Nice Systems Ltd.’s $150 million purchase of Merced Systems Inc. boosted the Israeli technology company’s annual spending on acquisitions to the biggest on record and its shares to the highest in more than two weeks.
The Israeli maker of digital surveillance and monitoring systems climbed 1.5 percent to 128.50 shekels, or the equivalent of $34.27, at the 4:30 p.m. close in Tel Aviv, the highest since Nov. 16. The shares rose 6.8 percent to $34.20 in New York last week. The Tel Aviv’s TA-25 Index dropped less than 0.1 percent today.
The acquisition of Merced last week gives Ra’anana, Israel-based Nice access to the U.S. companies’ customer list, which includes Coca-Cola Co., Bell Canada and Dell Inc., Chief Financial Officer Dafna Gruber said by phone last week. Nice completed the purchase of voice-over software maker Fizzback for about $80 million in October after buying CyberTech International for $60 million in February.
Nice has “a positive dynamic that should keep top-line and bookings growth at healthy levels despite macro headwinds,” said Daniel Ives, an analyst at FBR Capital Markets in New York who rates the shares “outperform.” The company has “a strong track record of successfully integrating acquisitions into the fold,” he said.
Concern among investors that Europe’s debt crisis will curb demand for Israeli exports has pushed the Tel Aviv’s TA-25 Index 18 percent lower this year. The Bloomberg Israel-US 25 Index rose less than 0.1 percent to 84.28 on Dec. 2, paring its annual drop to 19 percent.

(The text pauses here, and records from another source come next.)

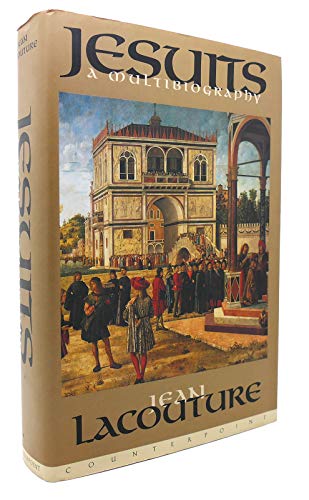 Jesuits: A Multibiography - Lacouture, Jean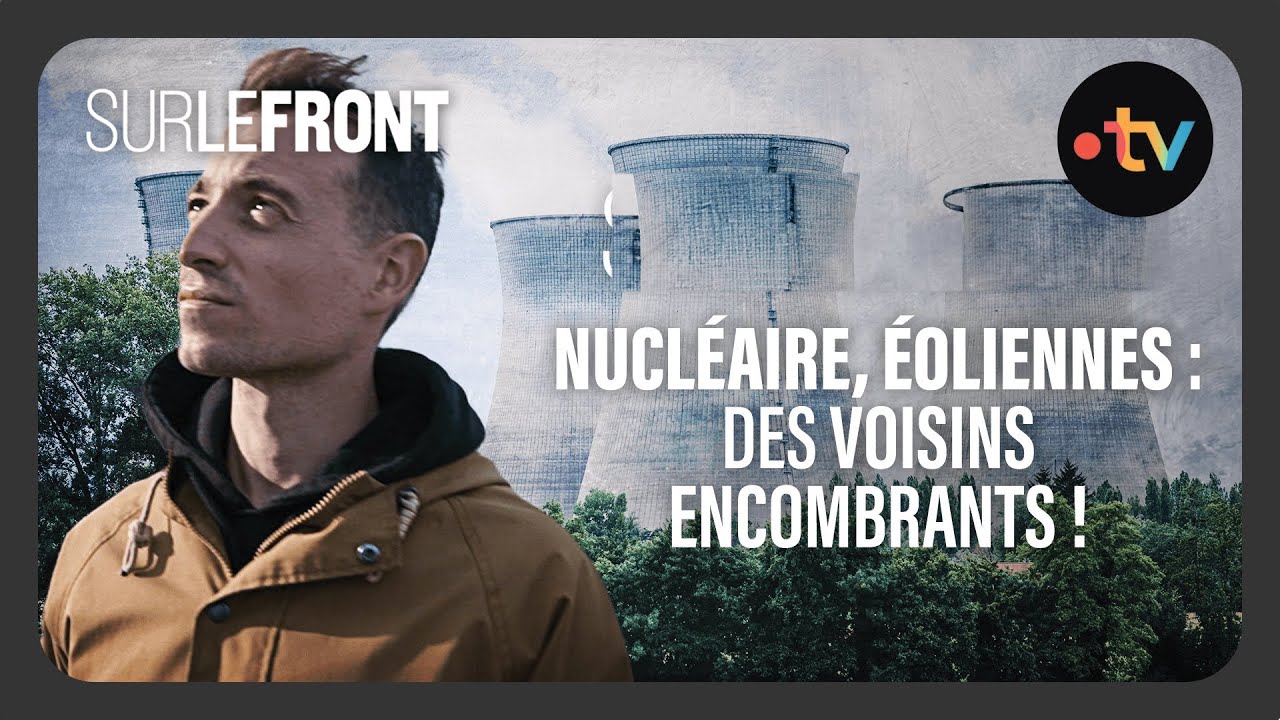 Nucl&eacute;aire, &eacute;oliennes : des voisins encombrants ! (Int&eacute;grale) - Sur le front avec Hugo Cl&eacute;ment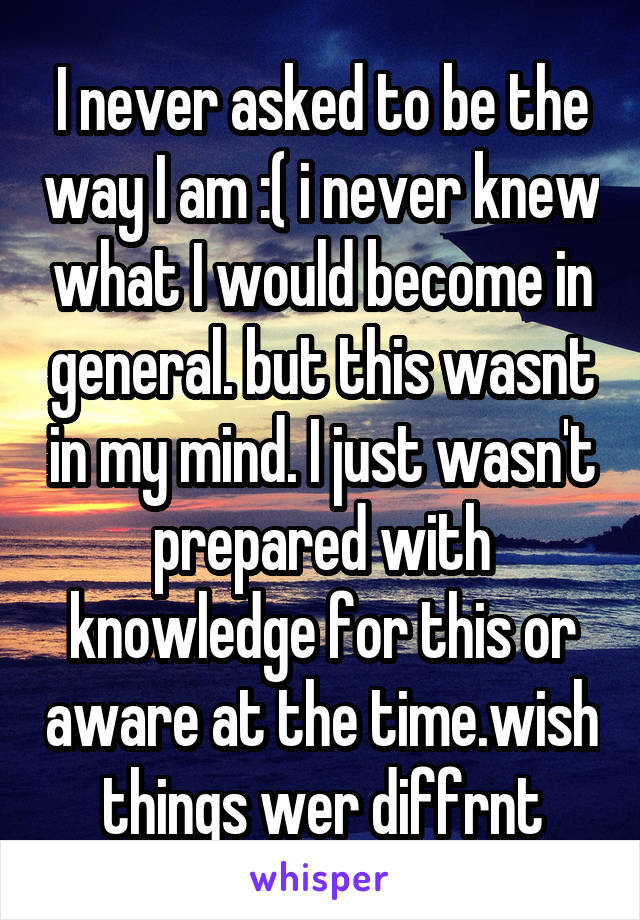 I never asked to be the way I am :( i never knew what I would become in general. but this wasnt in my mind. I just wasn't prepared with knowledge for this or aware at the time.wish things wer diffrnt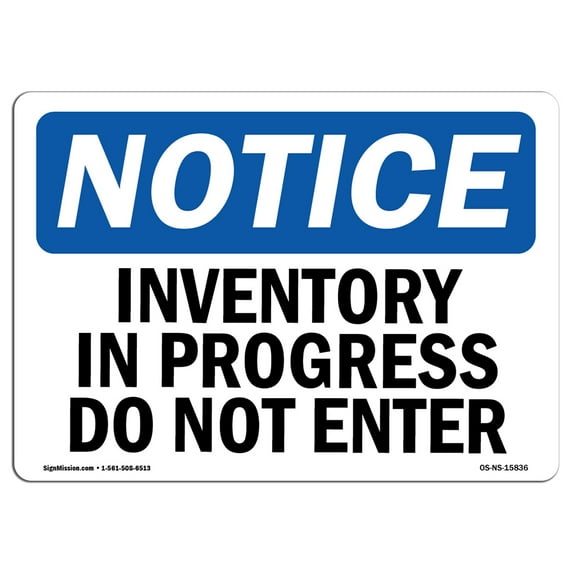 SignMission OS-NS-P-1014-L-15836 Notice Inventory in Progress Do Not Enter OSHA Plastic Sign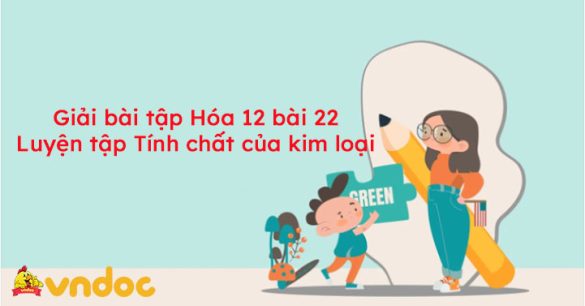 Giải bài tập Hóa 12 bài 22: Luyện tập Tính chất của kim loại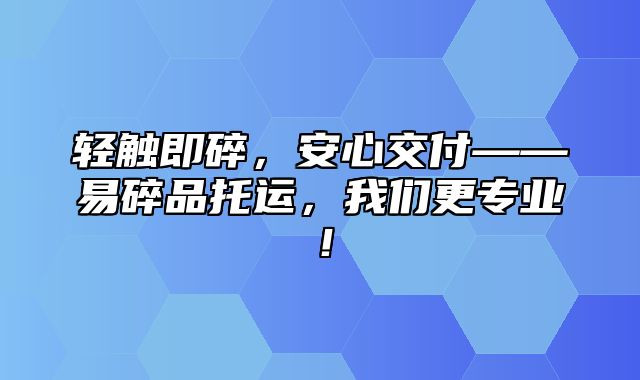 轻触即碎，安心交付——易碎品托运，我们更专业！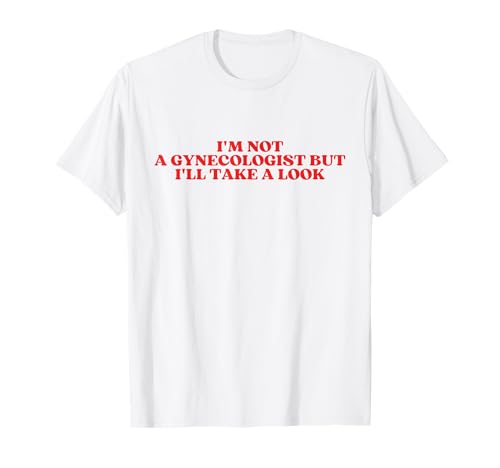 I'm Not A Gynecologist But I'll Take A Look Funny Sarcastic Maglietta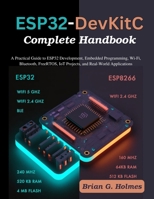 ESP32-DevKitC Complete Handbook: A Practical Guide to ESP32 Development, Embedded Programming, Wi-Fi, Bluetooth, FreeRTOS, IoT Projects, and Real-World Applications (Practical Tech Companion) B0H6R55F9S Book Cover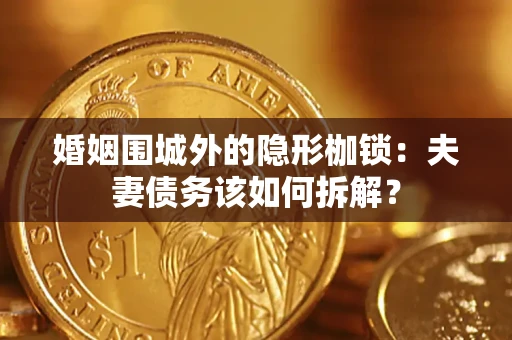 武汉婚姻围城外的隐形枷锁：夫妻债务该如何拆解？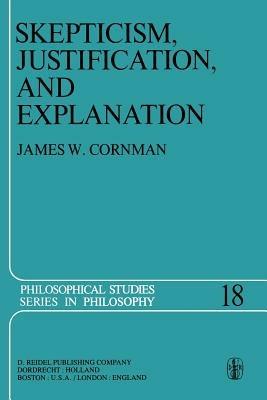 Skepticism, Justification, and Explanation - E. Cornman - cover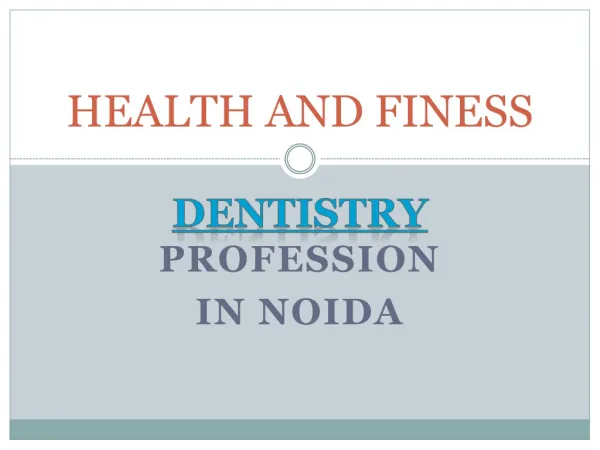 One of Best Dentist in Noida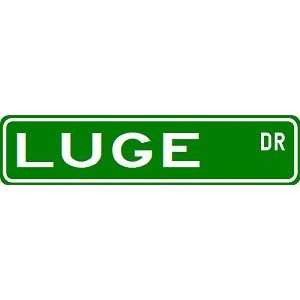  LUGE Street Sign   Sport Sign   High Quality Aluminum Street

Nice climbed 0.7 percent on Dec. 2 in New York, adding to its biggest weekly rise since the five-day period ending Oct. 28. The company spent $290 million on acquisitions this year, the most since at least 1996 when it listed the shares on the Nasdaq Stock Market, according to data compiled by Bloomberg.
Merced’s performance management product will be merged into Nice’s enterprise business, which includes tools for fraud detection, the company said in a statement distributed by PRNewswire statement on Dec. 2. The unit accounted for about 60 percent of Ra’anana, Israel-based Nice’s revenue in 2010.
The acquisition will add about $55 million to revenue and 10 cents to earnings per share in 2012 under non-GAAP reporting standards, Nice said.
“This was a relatively small company selling at $60 million a year with a very impressive list of customers and this was an opportunity for us,” Gruber said. “This was an aggregation move.”
Nice is benefiting from rising demand for its technology used to record customer interactions and to provide fraud detection following an increase in data breaches at companies including Sony Corp. and Citigroup Inc.
In 2010, companies lost about $37 billion to online fraud or theft, and 8.1 million U.S. adults had their identities stolen, according to a February report prepared by Javelin Strategy & Research, a Pleasanton, California-based research group.
“Nice retains significant capacity for acquisitions even after this deal, and the company has stated that acquisitions remain its primary cash deployment strategy,” said Shaul Eyal, an analyst at Oppenheimer & Co. in New York, who has an “outperform” rating on the shares.
The company reported last month third-quarter earnings of 54 cents a share, above the 53 cents average estimate of four analysts surveyed by Bloomberg. Revenue in the three months ending September rose 14 percent to $199 million, according to a statement yesterday.
Nice raised its outlook for 2011 adjusted earnings to a range of $2.05 to $2.09 a share from $2 to $2.08 per share.